Aber das Nachdenken, welche Folgen eine Handlung haben könnte, bringt meiner Meinung nach nicht wirklich viel. In solchen Situationen sind wir nämlich hauptsächlich emotional gesteuert und Fakten bzw. Folgen kümmern uns dann herzlich wenig.
Ich versuche es daher in meinen 3 Sekunden lieber mit Empathie. Ich versuche mich in die Lage des anderen zu versetzen. Oder mich zu mindest aus meiner eigenen hinaus zu versetzen (Vogelperspektive), falss mir ersteres nicht gelingt. Das hilft mir meist, die Handlung des anderen zu verstehen bzw. mich nicht von meinen Emotionen mitreißen zu lassen.
Liebe Grüße
Norman
Ich finde das ist ein schön beschriebenes Beispiel im Umgang mit Emotionen, Romy. Momente, in denen das Abwägen zwischen Authentizität und Empathie nicht mehr stattzufinden scheint. Die Absicht, sich gerade bei einem Emotionsschub Zeit zu nehmen, hilft natürlich. Zeit für die eigene Emotion an sich.
Habe ich öfter so eine Schwäche und reagiere zu schnell, ist das wohl ein Thema für sich. Auch so ein Verhalten fällt nicht allein vom Himmel. Es lohnt sich wohl, sich zu beobachten und „Dinge“ in der gewonnenen Bewusstheit zunehmend aufzulösen.
Ein normaler Prozess, bei dem wir uns auch Zeit lassen dürfen und gelassen mit uns selber sein dürfen, finde ich. Schliesslich sollten wir belohnt werden mit mehr Authentizität, die den Emotionsstaus entgegen wirken kann.
LG Richard
„„In der Hitze des Augenblicks konnte ich gar nicht anders als…“
Und trotz alledem ist es geschehen, ohne Dein zutun im übrigen, Du konntest gar nicht anders, und genau dies ist der Hinweis auf das was einfach IST, erscheint, passiert.
Wünsche einen sonnigen Tag 🙂
Wow! Cooler Artikel, wirklich.
Ich selbst bin eher ein ruhiger Typ, einer, der oft viel zu lange überlegt, bis er handelt. Die von dir geschilderten Beispiel-Szenarien könnten mir so kaum passieren. Bei mir dauern die drei Sekunden dagegen oft deutlich über drei Minuten. Oder Stunden. Jahre? Das ist manchmal schon eine kleine Behinderung 🙂
Ich bin halt das andere Extrem, für den das impulsive Verhalten anderer nur allzu unverständlich ist. Ich blicke oft neidisch auf Menschen, die schnell entscheiden und impulsiv Dinge durchziehen. Ich würde die Ziele, die sie erreichen, nicht erreichen, weil ich vorher zu viel zerdenke.

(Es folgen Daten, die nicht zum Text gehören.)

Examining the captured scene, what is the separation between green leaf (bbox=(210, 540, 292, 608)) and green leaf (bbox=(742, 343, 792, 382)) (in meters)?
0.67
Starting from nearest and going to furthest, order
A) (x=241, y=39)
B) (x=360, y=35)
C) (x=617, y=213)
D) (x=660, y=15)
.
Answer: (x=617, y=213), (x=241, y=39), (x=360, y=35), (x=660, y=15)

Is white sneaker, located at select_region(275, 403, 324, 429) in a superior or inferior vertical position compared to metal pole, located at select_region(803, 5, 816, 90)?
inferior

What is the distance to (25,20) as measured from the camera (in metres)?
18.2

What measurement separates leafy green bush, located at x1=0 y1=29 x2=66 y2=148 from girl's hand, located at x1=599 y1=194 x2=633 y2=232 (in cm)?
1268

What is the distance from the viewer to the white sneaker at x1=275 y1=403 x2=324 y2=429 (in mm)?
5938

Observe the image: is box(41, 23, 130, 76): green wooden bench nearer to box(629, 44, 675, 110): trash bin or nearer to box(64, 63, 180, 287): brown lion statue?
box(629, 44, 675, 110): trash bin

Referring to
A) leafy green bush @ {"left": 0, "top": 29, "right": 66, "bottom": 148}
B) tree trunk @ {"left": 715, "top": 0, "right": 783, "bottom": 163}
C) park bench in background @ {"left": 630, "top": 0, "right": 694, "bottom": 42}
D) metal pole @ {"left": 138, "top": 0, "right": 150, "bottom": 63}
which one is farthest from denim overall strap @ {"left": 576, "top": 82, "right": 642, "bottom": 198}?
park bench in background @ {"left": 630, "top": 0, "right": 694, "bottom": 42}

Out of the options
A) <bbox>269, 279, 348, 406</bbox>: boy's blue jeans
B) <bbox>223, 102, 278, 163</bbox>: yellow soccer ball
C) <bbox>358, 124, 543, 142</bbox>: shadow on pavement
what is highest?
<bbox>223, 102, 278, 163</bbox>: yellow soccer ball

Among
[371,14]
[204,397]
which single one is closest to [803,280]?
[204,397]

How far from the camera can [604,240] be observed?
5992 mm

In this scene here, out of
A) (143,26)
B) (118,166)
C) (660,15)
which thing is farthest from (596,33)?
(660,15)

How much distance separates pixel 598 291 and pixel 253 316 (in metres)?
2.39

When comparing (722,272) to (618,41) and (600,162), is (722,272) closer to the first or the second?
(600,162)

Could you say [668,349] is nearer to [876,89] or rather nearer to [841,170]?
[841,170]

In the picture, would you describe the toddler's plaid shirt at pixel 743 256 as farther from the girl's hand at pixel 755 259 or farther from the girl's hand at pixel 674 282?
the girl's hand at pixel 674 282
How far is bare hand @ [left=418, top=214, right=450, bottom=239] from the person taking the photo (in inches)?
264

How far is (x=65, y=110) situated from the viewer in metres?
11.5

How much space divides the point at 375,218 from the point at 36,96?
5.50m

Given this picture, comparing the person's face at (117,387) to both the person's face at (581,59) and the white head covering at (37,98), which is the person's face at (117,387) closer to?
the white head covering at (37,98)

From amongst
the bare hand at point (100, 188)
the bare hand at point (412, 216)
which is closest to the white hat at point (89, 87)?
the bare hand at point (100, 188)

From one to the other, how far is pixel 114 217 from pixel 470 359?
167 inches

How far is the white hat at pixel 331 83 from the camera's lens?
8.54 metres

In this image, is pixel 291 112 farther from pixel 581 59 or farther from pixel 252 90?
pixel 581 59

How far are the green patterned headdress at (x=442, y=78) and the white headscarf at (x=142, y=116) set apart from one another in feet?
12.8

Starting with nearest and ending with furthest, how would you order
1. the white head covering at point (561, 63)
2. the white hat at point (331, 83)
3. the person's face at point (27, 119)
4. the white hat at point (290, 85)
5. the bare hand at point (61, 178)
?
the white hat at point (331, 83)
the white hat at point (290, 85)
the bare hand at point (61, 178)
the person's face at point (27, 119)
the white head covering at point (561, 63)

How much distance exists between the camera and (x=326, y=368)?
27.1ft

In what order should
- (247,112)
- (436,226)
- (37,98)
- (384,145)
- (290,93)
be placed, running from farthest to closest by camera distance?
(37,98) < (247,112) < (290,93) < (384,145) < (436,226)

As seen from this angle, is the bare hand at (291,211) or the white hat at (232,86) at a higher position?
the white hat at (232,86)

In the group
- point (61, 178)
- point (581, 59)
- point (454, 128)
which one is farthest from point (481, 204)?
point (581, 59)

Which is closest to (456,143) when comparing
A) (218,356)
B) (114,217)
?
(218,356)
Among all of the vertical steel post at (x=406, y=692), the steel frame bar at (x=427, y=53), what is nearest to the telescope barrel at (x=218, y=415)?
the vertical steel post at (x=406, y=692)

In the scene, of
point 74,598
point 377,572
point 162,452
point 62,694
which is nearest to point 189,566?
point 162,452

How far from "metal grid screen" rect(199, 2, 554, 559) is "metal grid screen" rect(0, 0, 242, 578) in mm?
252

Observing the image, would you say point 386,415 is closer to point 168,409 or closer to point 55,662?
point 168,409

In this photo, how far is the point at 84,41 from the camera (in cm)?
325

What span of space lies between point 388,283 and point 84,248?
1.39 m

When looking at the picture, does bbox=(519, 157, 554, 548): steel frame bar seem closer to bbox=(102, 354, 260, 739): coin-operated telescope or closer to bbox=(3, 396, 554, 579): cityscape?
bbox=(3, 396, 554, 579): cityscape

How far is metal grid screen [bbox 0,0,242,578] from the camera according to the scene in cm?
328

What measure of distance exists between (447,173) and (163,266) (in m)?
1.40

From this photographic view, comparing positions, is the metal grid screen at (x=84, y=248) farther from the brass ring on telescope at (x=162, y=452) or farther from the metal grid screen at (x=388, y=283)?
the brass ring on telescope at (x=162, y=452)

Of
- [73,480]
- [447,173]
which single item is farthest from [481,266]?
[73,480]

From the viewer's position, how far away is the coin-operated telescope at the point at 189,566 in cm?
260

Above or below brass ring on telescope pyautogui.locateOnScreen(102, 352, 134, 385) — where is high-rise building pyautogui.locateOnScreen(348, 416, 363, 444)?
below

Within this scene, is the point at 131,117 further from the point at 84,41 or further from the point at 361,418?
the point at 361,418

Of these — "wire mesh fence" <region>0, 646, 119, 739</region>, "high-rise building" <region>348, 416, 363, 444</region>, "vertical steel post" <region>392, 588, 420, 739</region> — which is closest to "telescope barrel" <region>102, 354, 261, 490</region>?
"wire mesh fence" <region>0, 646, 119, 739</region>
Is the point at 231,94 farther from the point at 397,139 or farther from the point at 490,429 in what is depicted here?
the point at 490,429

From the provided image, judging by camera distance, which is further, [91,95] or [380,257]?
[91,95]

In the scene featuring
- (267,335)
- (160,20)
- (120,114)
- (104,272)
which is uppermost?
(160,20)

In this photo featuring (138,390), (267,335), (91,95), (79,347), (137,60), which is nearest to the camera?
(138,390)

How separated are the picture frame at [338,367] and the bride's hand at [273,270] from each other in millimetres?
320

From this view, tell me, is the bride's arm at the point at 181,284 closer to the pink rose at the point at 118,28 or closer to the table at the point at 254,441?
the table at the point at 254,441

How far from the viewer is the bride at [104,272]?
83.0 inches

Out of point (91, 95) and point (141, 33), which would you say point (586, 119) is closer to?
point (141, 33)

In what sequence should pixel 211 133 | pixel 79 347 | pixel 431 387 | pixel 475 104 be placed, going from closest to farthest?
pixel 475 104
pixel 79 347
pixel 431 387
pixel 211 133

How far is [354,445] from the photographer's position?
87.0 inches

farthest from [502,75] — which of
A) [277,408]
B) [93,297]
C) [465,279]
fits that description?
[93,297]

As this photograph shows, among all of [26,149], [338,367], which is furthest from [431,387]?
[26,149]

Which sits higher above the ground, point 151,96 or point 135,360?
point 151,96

Ja, ich habe weniger zu bereuen, als manch andere impulsive Menschen in meiner Bekanntschaft. Aber ich erreiche auch weniger. Ich möchte hier eine kleine Lanze brechen für die Impulsivität. Sie hat nicht nur Nachteile 🙂
Dies schmälert aber in keiner Weise die im Artikel gemachten Aussagen!
Guter Punkt, Pit. Es sieht vielleicht so aus, als sei das was du beschreibst gänzlich das Gegenteil von impulsivem Handeln. In der äußeren Erscheinung ist es das wohl.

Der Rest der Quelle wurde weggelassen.